The Ghanaian experience is similar to that of other countries in the region, said Edward Brown of the Ghana-based African Center for Economic Transformation. “Africa is growing quite rapidly but transforming slowly. Structural transformation … requires a greater facilitative role by the state,” Brown noted. The rise of urbanization and growth of medium-sized farms are changing the agricultural landscape, and policies must reflect this shift. He called for more attention to the silent but widespread agri-food revolution underway on the continent, as well as to ensuring that women-owned farms and businesses are not left behind.
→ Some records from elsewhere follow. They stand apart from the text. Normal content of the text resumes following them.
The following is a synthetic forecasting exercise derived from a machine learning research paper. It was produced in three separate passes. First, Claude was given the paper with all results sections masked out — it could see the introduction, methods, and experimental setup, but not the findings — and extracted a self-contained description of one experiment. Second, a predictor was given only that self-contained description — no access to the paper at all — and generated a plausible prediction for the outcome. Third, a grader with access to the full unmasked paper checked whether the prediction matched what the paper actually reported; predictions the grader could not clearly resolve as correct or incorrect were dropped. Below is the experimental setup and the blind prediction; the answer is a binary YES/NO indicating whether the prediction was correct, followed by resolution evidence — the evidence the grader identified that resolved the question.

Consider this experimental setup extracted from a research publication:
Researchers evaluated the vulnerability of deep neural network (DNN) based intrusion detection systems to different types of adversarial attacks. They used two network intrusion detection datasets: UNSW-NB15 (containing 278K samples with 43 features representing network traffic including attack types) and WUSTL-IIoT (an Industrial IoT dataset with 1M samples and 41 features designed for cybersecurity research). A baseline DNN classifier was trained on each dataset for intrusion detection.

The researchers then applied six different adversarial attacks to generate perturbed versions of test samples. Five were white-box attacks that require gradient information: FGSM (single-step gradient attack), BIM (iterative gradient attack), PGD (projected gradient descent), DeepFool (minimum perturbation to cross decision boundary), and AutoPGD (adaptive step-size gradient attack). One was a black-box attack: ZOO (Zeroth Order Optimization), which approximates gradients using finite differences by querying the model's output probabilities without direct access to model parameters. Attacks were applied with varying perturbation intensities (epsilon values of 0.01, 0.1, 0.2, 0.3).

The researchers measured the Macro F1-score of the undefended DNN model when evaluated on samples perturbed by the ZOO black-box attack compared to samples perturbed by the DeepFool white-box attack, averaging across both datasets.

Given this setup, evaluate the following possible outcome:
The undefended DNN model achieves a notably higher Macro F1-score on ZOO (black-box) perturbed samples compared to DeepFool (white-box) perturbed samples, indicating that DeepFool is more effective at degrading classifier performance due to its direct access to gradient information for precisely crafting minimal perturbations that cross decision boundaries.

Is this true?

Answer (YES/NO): YES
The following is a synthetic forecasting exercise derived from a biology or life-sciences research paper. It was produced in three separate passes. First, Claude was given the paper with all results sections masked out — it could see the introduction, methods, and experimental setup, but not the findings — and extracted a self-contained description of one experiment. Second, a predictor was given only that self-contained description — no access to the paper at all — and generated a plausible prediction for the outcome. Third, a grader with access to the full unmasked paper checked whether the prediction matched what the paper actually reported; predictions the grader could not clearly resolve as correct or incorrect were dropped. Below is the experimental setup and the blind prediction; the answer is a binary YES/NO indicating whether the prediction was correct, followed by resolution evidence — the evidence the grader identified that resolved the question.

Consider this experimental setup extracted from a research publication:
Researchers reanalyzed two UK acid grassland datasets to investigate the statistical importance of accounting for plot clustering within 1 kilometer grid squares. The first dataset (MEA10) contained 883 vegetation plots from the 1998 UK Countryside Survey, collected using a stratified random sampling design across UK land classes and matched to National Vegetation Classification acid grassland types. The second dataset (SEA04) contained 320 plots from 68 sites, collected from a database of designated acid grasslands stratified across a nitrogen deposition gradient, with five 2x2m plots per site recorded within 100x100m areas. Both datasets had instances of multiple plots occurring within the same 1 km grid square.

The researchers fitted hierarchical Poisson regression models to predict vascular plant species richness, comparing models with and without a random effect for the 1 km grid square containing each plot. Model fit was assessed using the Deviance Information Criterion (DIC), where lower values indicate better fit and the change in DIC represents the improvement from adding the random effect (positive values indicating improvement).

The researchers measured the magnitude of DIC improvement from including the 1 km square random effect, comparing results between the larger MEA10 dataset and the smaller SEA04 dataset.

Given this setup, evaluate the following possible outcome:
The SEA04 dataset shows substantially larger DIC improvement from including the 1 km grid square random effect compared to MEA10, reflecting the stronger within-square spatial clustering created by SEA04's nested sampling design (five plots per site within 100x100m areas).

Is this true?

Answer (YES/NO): NO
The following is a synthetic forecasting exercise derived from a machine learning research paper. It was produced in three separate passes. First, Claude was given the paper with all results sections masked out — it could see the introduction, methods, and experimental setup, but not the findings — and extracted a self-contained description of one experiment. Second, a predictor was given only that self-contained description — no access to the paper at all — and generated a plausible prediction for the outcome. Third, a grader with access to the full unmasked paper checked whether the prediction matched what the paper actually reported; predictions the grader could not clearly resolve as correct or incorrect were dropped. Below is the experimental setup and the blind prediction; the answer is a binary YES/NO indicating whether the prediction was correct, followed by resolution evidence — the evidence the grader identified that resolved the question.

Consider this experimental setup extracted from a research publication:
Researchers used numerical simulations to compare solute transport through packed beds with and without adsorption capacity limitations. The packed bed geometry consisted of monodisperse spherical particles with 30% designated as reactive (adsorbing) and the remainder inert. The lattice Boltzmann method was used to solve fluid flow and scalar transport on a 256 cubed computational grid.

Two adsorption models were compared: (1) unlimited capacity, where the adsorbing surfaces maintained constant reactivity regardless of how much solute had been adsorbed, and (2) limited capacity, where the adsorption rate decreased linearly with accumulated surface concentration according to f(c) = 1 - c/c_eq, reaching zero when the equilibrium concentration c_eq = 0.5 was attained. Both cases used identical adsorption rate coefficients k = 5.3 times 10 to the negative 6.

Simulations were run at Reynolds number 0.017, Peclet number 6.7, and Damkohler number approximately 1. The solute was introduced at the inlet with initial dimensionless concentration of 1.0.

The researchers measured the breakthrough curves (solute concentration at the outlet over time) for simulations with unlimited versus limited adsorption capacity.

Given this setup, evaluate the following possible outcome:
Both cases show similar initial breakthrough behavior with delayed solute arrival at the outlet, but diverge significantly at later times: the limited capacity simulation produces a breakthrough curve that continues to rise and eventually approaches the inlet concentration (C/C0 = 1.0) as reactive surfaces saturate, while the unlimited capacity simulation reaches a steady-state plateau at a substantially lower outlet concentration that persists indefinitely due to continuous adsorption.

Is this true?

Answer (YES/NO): YES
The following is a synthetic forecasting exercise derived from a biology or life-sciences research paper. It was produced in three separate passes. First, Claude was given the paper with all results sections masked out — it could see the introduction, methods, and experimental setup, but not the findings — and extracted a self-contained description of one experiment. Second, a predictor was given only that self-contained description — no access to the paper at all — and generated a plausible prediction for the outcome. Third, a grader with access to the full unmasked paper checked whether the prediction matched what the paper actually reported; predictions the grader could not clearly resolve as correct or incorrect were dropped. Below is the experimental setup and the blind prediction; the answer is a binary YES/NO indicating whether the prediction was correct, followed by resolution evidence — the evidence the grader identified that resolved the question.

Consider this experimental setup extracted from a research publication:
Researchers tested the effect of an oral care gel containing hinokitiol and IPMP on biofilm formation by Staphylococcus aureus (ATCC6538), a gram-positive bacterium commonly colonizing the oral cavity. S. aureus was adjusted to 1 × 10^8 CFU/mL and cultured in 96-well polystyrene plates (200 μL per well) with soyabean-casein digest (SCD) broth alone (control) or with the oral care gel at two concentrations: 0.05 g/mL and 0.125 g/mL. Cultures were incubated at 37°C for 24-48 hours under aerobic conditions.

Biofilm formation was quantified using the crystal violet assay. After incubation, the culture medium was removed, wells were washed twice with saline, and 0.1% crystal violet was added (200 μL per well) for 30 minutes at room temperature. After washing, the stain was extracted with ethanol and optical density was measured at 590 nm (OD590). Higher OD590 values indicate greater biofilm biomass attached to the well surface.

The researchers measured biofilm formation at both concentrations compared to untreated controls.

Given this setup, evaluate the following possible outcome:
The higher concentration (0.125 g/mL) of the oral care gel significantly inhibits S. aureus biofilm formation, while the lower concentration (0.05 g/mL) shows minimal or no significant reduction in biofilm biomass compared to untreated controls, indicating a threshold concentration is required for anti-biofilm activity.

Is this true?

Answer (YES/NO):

Ghana has not only faced a slowdown in food production in recent years but has also experienced production volatility, mostly driven by extreme weather events, noted Simeon Ehui, director of Sustainable Development, Africa at the World Bank. “The agenda today in Ghana and Africa cannot ignore climate change impacts,” he said. “[Extreme precipitation and drought] will add to the complexity of managing Ghana’s agricultural sector growth in the coming years.” Enacting smart policies, investing in new technologies, and building up Ghanaians’ skill base through education are all critical to kickstarting a transformation in the country.
Sivan Yosef is a Senior Program Manager in IFPRI’s Director General’s Office.